What.CD was a private, invitation only music BitTorrent tracker and community launched in 2007. The site was shut down on 17 November 2016, after a report that French authorities had seized the site's servers.

History
What.CD was founded on the day of Oink's Pink Palace's closure in October 2007. In November 2007, many site users received a hoax email purporting to be from the Recording Industry Association of America threatening to press charges for illegal downloads.

In 2008, the Canadian Recording Industry Association asked now-defunct Moxie Colo, then What.CD's host, to take down several tracker sites, including What.CD. The company refused, saying, "We will not be following the request and will be fighting for the rights of our clients as--to date--laws in Canada protect them." In October, the site released "The What CD Volume 2", a compilation album of artists that contributed to the site. Earlier that year, the site released Volume One.

In December 2008, What.CD and Open Your Eyes Records formed a partnership in which the record label would exclusively distribute new releases on the tracker.

In 2010, CNET.com reported that a teenage boy had gained access to playMPE.com (MPE meaning Music Protection by Encryption), an industry website used by music labels to share music with radio stations, by posing as an Australian music critic. He subsequently uploaded a number of unreleased albums to What.CD.

In September 2010, What.CD debuted a new lightweight and highly efficient tracker called "Ocelot." The lightweight tracker used only 3GB of RAM to power over five million peers.

In December 2010, What.CD's collection reached one million torrents, a record for a private BitTorrent tracker.

Throughout early 2014, the site was subject to a severe and prolonged DDoS attack, causing intermittent tracker downtime and limiting many of the site's services.

#### [STATED TASK 1]
In the What.CD passage, what was the name of the tracker the site introduced in September 2010?
#### [STATED TASK 2]
Write out the stretch of the What.CD passage that opens with the words containing "In December 2008, What.CD" and closes with "five million peers.".

#### [RAW DATA]
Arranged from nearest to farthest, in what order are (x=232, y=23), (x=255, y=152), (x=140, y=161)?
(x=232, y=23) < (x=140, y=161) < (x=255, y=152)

#### [EXERCISE ANSWER 1]
Ocelot

#### [EXERCISE ANSWER 2]
In December 2008, What.CD and Open Your Eyes Records formed a partnership in which the record label would exclusively distribute new releases on the tracker.

In 2010, CNET.com reported that a teenage boy had gained access to playMPE.com (MPE meaning Music Protection by Encryption), an industry website used by music labels to share music with radio stations, by posing as an Australian music critic. He subsequently uploaded a number of unreleased albums to What.CD.

In September 2010, What.CD debuted a new lightweight and highly efficient tracker called "Ocelot." The lightweight tracker used only 3GB of RAM to power over five million peers.